Lhota noted that his father was a New York City police officer, his paternal grandfather a firefighter and his maternal grandfather a taxi driver. As mayor, he said, he would look toward the future and focus on moving onward.
"I want New York City as a place where we can live, where we can work, where we can have fun – but most importantly, a place where we can raise our families," Lhota said.
McDonald again took the opportunity to slam some Democratic candidates' call to raise taxes on high earners, touting his experience in helping the homeless in New York City by leading them to find work.
"We have a clear choice in this election between what you see on TV – tax the rich – which is the handout society -- and work, which is the hand up.
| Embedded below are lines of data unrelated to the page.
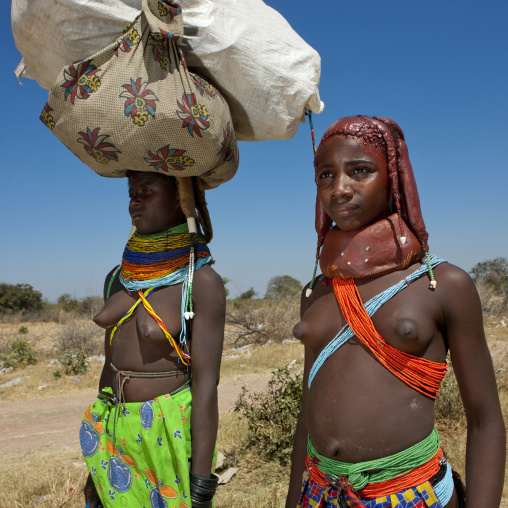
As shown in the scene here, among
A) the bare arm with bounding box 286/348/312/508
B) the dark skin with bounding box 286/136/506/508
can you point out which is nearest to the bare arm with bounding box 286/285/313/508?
the bare arm with bounding box 286/348/312/508

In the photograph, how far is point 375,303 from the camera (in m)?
1.43

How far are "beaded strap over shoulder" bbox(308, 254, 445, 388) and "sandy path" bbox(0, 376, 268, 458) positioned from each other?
4.21 meters

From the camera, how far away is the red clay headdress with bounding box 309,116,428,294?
1.44 meters

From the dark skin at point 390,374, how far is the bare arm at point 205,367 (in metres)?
0.56

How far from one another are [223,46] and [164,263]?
946mm

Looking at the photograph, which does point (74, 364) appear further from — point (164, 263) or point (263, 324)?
point (164, 263)

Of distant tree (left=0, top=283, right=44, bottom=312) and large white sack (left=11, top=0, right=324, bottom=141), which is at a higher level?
large white sack (left=11, top=0, right=324, bottom=141)

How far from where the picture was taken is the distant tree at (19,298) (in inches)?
899

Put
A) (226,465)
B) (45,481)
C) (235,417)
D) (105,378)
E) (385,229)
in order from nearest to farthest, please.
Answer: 1. (385,229)
2. (105,378)
3. (45,481)
4. (226,465)
5. (235,417)

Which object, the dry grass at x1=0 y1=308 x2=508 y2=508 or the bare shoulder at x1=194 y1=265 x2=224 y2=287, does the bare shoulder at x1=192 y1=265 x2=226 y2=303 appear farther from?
the dry grass at x1=0 y1=308 x2=508 y2=508

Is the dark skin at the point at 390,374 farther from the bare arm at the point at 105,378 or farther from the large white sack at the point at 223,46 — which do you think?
the bare arm at the point at 105,378

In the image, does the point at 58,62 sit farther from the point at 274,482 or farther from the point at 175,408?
the point at 274,482

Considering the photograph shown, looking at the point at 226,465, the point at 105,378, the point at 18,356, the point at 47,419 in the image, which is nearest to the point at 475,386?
the point at 105,378

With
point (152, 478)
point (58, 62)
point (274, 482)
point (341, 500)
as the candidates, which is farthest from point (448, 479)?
point (274, 482)
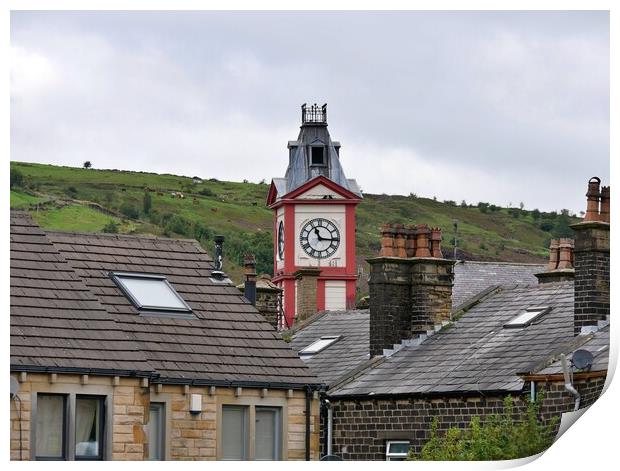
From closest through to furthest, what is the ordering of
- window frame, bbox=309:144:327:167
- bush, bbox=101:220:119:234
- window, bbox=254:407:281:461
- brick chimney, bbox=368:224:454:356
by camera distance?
window, bbox=254:407:281:461 < brick chimney, bbox=368:224:454:356 < window frame, bbox=309:144:327:167 < bush, bbox=101:220:119:234

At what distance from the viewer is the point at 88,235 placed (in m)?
39.2

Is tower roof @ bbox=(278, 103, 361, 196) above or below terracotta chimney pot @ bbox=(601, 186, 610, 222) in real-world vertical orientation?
Result: above

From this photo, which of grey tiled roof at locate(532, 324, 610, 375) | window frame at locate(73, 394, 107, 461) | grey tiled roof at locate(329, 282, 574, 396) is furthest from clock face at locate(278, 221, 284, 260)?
window frame at locate(73, 394, 107, 461)

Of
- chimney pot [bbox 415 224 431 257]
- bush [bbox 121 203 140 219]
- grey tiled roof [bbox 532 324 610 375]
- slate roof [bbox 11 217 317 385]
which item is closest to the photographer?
slate roof [bbox 11 217 317 385]

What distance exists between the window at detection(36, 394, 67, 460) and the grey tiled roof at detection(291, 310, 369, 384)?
484 inches

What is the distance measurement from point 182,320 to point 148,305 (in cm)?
70

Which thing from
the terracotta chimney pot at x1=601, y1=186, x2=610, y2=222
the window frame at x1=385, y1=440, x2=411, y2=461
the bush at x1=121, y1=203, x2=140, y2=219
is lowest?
the window frame at x1=385, y1=440, x2=411, y2=461

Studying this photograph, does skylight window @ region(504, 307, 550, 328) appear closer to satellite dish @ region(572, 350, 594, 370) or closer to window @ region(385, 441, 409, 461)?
window @ region(385, 441, 409, 461)

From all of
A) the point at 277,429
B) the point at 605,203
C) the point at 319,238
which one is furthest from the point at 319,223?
the point at 277,429

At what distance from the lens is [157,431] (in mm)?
35625

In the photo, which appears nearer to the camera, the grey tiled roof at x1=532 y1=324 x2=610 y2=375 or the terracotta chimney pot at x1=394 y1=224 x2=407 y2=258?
the grey tiled roof at x1=532 y1=324 x2=610 y2=375

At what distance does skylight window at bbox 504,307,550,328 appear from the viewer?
4250 cm
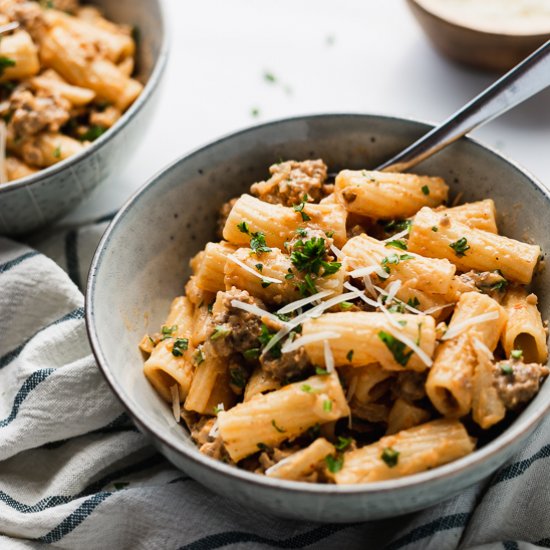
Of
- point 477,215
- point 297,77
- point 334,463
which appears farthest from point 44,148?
point 334,463

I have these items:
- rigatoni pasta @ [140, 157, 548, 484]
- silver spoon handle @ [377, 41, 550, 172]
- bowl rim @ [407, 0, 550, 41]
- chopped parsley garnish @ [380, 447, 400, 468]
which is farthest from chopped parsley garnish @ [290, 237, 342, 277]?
bowl rim @ [407, 0, 550, 41]

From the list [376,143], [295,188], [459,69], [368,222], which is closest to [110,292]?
[295,188]

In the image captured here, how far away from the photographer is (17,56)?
3.16 meters

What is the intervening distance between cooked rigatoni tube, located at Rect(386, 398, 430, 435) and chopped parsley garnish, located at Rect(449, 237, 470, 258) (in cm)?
50

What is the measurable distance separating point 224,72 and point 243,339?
1966 millimetres

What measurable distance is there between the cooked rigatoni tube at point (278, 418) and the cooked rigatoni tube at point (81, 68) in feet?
5.55

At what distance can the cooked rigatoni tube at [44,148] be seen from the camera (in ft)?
10.1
That's the choice that we have," McDonald said. "It's a clear choice to me, and I hope it is to you."
WCBS-TV, WCBS Newsradio 880, 1010 WINS, El Diario La Prensa and Common Cause NY teamed up to sponsor the debate, which was sanctioned by the Campaign Finance Board.
The Republican Party has dominated the Mayor's Office in the recent history. Democrats have not had a mayor in office in the last five terms -- first with Rudolph Giuliani serving from 1994 through 2001, and then with Bloomberg -- who began as a Republican and later an Independent -- having served since.
But a recent poll said whoever wins the Republican primary will have an uphill battle to fight against the eventual Democratic nominee.
A Marist poll released recently showed Lhota maintaining his frontrunner status. Catsimatidis, who is funding his own campaign, has seen his numbers move slightly higher since launching a series of negative ads.
McDonald remained in last place in the poll in these final weeks before the primary.
Among the Democrats, a newly released Quinnipiac University poll shows Public Advocate de Blasio pulling ahead of his fellow Democrats among likely primary voters.